## Dataset records

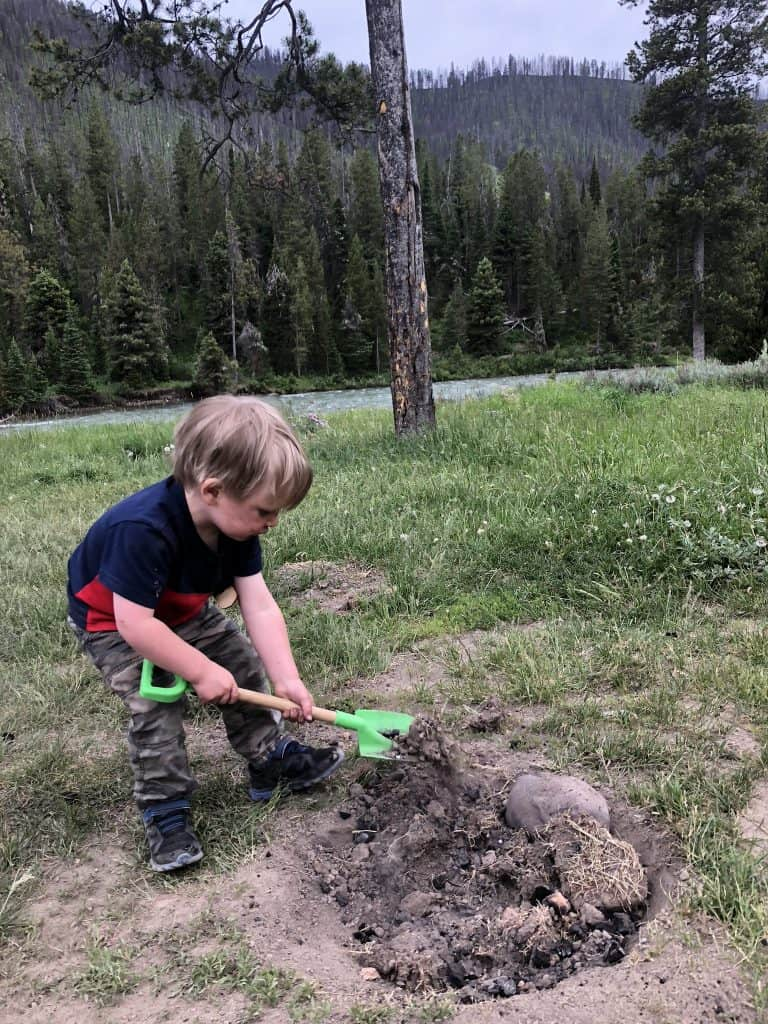 digging a hole for kids is a fun kids camping activity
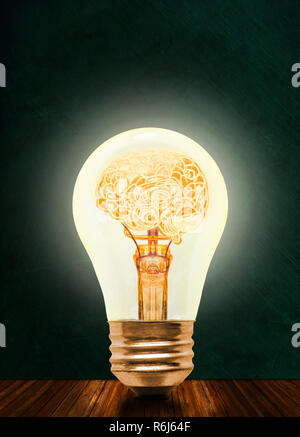 Anatomy of a human brain glowing inside illuminated light bulb with blackboard background and copy space. Concept of bright idea, brainstorming, intel - Stock Image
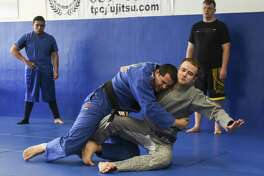 Instructor Jason Ebarb, in blue, shows how to preform a move with the help of Ian Kieth at TPC Brazilian Jiu-Jitsu & MMA on Friday. Photo taken on Friday, 03/15/19. Ryan Welch/The Enterprise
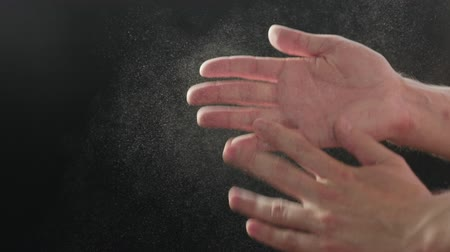 Slow motion closeup man clapping hands with fine powder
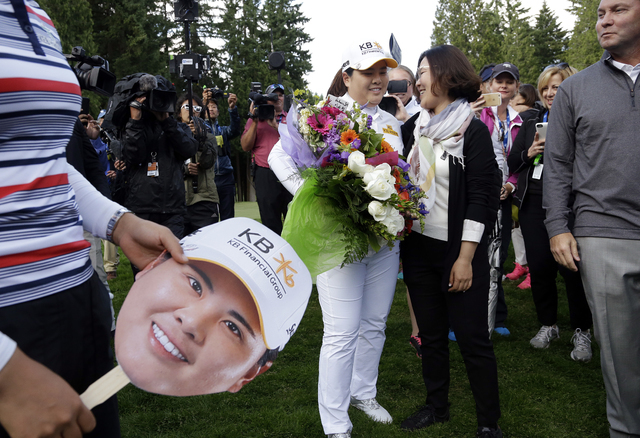 Inbee Park, center left, of South Korea, is embraced after finishing the first round at the Women's PGA Championship golf tournament at Sahalee Country Club on Thursday, June 9, 2016, in Sammamish ...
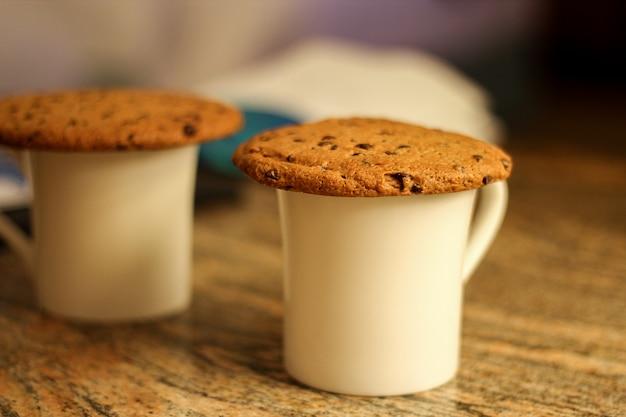 Duas xícaras brancas de biscoitos de aveia com gotas de chocolate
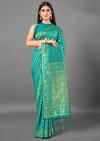 Rama green color cotton silk saree with weaving work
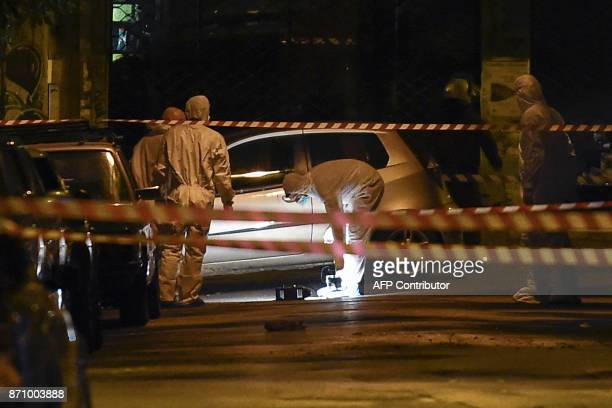 TOPSHOT Policemen inspect the street after a gunman fired riot police guarding the headquarters of the Greek Socialist Party Pasok in Athens on...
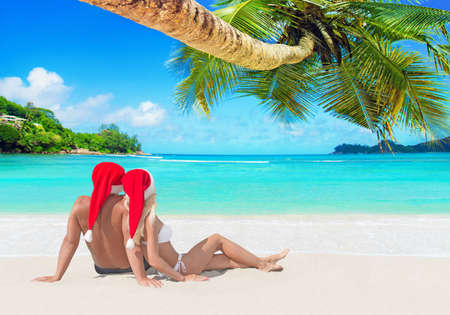 Romantic couple in red Christmas Santa hats hugging and tanning at island tropical palm sandy beach, Seychelles, Indian Ocean. Happy New Year holidays travel destinations concept.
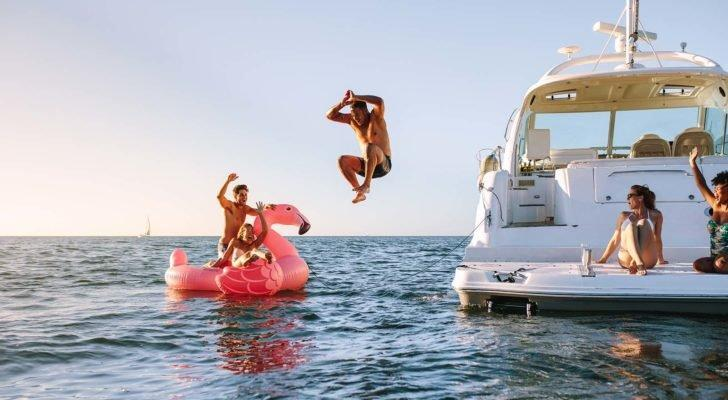 A person jumping off a boat into the water next to their friend who is floating on a flamingo-shaped float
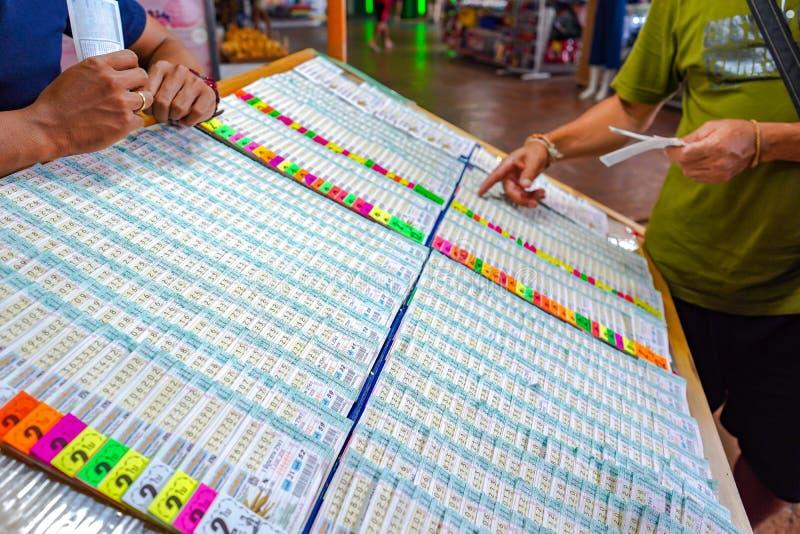 Bangkok Thailand - 27 Maj 2018: Det thailändska folket har gyckel som köper lotterit på framdelen av lotterikiosket på det Bangko fotografering för bildbyråer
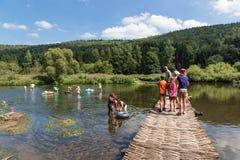 Recreating people near the riverside of river Semois, Belgium Stock Image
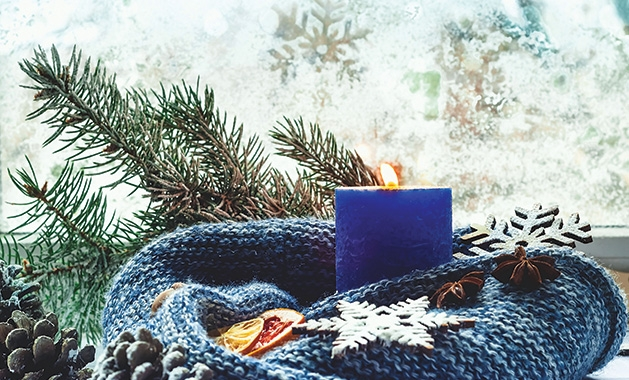 A blue scarf wrapped around a blue candle with other holiday decor.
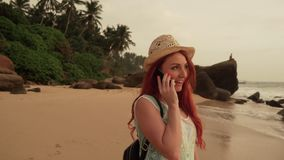 Young woman tourist talking on the phone at the ocean beach. Young red-haired female tourist talking on the phone at the ocean beach at sunset stock video
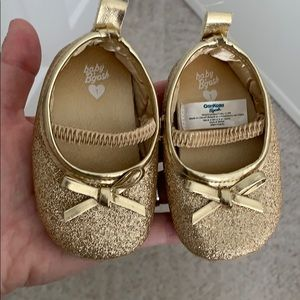 Glittery gold baby shoes
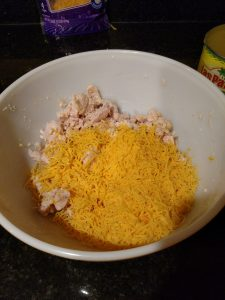 chicken and cheeses in bowl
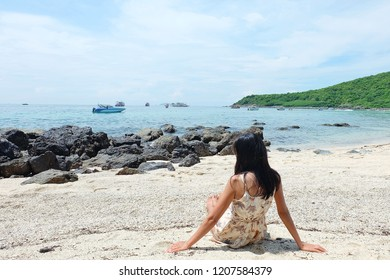 Photo from the back of women asia sitting on the beach at sae thailand.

## Directions for this task
Reproduce exactly the lines above that run from the one with "Inbee Park, center" to the one with "A blue scarf", both included, leaving pictures out.

## Reply to the exercise
 Inbee Park, center left, of South Korea, is embraced after finishing the first round at the Women's PGA Championship golf tournament at Sahalee Country Club on Thursday, June 9, 2016, in Sammamish ...
 Duas xícaras brancas de biscoitos de aveia com gotas de chocolate
 Rama green color cotton silk saree with weaving work
 TOPSHOT Policemen inspect the street after a gunman fired riot police guarding the headquarters of the Greek Socialist Party Pasok in Athens on...
 Romantic couple in red Christmas Santa hats hugging and tanning at island tropical palm sandy beach, Seychelles, Indian Ocean. Happy New Year holidays travel destinations concept.
 A person jumping off a boat into the water next to their friend who is floating on a flamingo-shaped float
 Bangkok Thailand - 27 Maj 2018: Det thailändska folket har gyckel som köper lotterit på framdelen av lotterikiosket på det Bangko fotografering för bildbyråer
 Recreating people near the riverside of river Semois, Belgium Stock Image
 A blue scarf wrapped around a blue candle with other holiday decor.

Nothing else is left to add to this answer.